30 The acting Governor added to this report that Mr Sharah “ has been at this Centre for a long period of time with no improvement in his conduct.”31 On 9 June 1998, Mr Sharah was moved from Goulburn gaol because of adverse reports as to his conduct. He was returned to Goulburn on 1 July 1998. In February 1999 there were a number of reports to the effect that he appeared to have quietened down and was working well to his eventual release. In February 1999, Mr Sharah was transferred to the Malabar Special Programs Centre. While there he has been employed on a variety of tasks including general maintenance, plumbing and carpentry. In October 1999, the Deputy Governor recorded that the work had been carried out to his satisfaction with no cause for complaint.
32 Mr Sharah however elected not to participate in the special care unit within the Centre, which unit was explained in one of the documents annexed to the Council’s supplementary report as a “therapeutic community where up to 24 inmate clients participate in a structured program for up to 14 weeks. The reason Mr Sharah advanced was that his heart wasn’t in it and his participation would thus not be fair to others.
33 The record of the disciplinary proceedings against Mr Sharah included in the Serious Offenders Review Council report showed that on 6 occasions Mr Sharah had refused to provide a urine sample and on 8 occasions has had possession of drug implements. In July 1996 a syringe and needles, smoking implements and “GVM” - presumably green vegetable matter - were found in Mr Sharah’s cell. Mr Sharah was recorded as denying ownership of the syringe and needles but admitting ownership of the balance. Annexure Q to the Council report records that soon after the finding of these items Mr Sharah said that he did not need to participate in drug and alcohol courses - an attitude which was again recorded in an assessment of 11 July 1997. In December 1997, Mr Sharah was found unconscious in a cell. Narcan and first aid were administered and he recovered. Mr Sharah said that he must have drunk someone else’s cup of coffee. In April 1998, it was proposed that Mr Sharah participate in a drug and alcohol program and he stated that he appreciated the opportunity. It is not clear to me what the outcome of this was. In June 1999 he did seek admission to a similar program and successfully completed it. However, as recently as 12 April 1999, drugs were detected in his urine.

▸ **Provided data**:
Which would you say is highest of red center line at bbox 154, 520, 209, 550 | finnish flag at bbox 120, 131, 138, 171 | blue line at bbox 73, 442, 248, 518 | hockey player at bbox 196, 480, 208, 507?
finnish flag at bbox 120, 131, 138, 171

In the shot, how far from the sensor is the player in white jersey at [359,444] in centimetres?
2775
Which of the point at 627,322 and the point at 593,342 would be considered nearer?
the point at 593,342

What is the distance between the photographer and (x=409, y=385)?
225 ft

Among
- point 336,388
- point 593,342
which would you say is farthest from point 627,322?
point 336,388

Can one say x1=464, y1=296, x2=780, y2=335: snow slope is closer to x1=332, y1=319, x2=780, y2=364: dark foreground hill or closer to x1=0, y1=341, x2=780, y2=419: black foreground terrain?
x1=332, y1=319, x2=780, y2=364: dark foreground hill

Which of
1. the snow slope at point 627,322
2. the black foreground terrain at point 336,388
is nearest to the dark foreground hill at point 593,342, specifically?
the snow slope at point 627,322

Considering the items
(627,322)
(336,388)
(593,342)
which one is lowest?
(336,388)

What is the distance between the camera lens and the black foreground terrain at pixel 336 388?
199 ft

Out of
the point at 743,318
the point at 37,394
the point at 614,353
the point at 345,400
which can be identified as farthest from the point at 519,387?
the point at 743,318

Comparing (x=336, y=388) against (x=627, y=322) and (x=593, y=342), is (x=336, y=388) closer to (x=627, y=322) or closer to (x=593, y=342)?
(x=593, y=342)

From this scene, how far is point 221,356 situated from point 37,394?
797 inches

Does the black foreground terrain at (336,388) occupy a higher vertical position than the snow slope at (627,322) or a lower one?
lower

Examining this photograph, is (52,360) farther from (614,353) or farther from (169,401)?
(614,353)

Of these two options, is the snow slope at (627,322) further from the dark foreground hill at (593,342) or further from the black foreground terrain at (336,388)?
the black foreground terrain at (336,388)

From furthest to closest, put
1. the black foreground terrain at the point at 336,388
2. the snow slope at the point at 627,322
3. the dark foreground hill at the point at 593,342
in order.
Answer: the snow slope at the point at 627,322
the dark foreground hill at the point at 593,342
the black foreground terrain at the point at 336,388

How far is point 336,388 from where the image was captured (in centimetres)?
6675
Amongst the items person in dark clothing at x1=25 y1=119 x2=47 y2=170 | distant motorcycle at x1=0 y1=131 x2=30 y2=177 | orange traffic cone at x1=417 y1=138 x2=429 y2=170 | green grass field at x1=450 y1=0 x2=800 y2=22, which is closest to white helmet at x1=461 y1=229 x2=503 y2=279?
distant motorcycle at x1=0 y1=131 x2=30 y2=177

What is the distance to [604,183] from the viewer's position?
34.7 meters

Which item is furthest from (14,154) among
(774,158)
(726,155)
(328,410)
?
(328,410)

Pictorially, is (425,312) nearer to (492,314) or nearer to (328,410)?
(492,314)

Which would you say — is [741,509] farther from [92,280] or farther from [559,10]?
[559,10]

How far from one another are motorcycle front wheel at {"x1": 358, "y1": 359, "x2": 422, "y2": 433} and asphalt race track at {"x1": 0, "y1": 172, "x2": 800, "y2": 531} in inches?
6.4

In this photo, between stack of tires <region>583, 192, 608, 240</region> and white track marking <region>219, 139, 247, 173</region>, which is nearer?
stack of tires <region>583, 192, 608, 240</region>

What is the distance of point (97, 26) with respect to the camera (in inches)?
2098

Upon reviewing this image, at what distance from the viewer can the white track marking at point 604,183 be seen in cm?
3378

▸ **Brief**:
Answer these questions from the excerpt on Mr Sharah's prison record.
1. To which centre was Mr Sharah transferred in February 1999?
2. What reason did he give for not taking part in the special care unit?
3. On how many occasions had he refused to provide a urine sample?

▸ **Written solution**:
1. The Malabar Special Programs Centre.
2. His heart wasn't in it, so his participation would not be fair to others.
3. Six.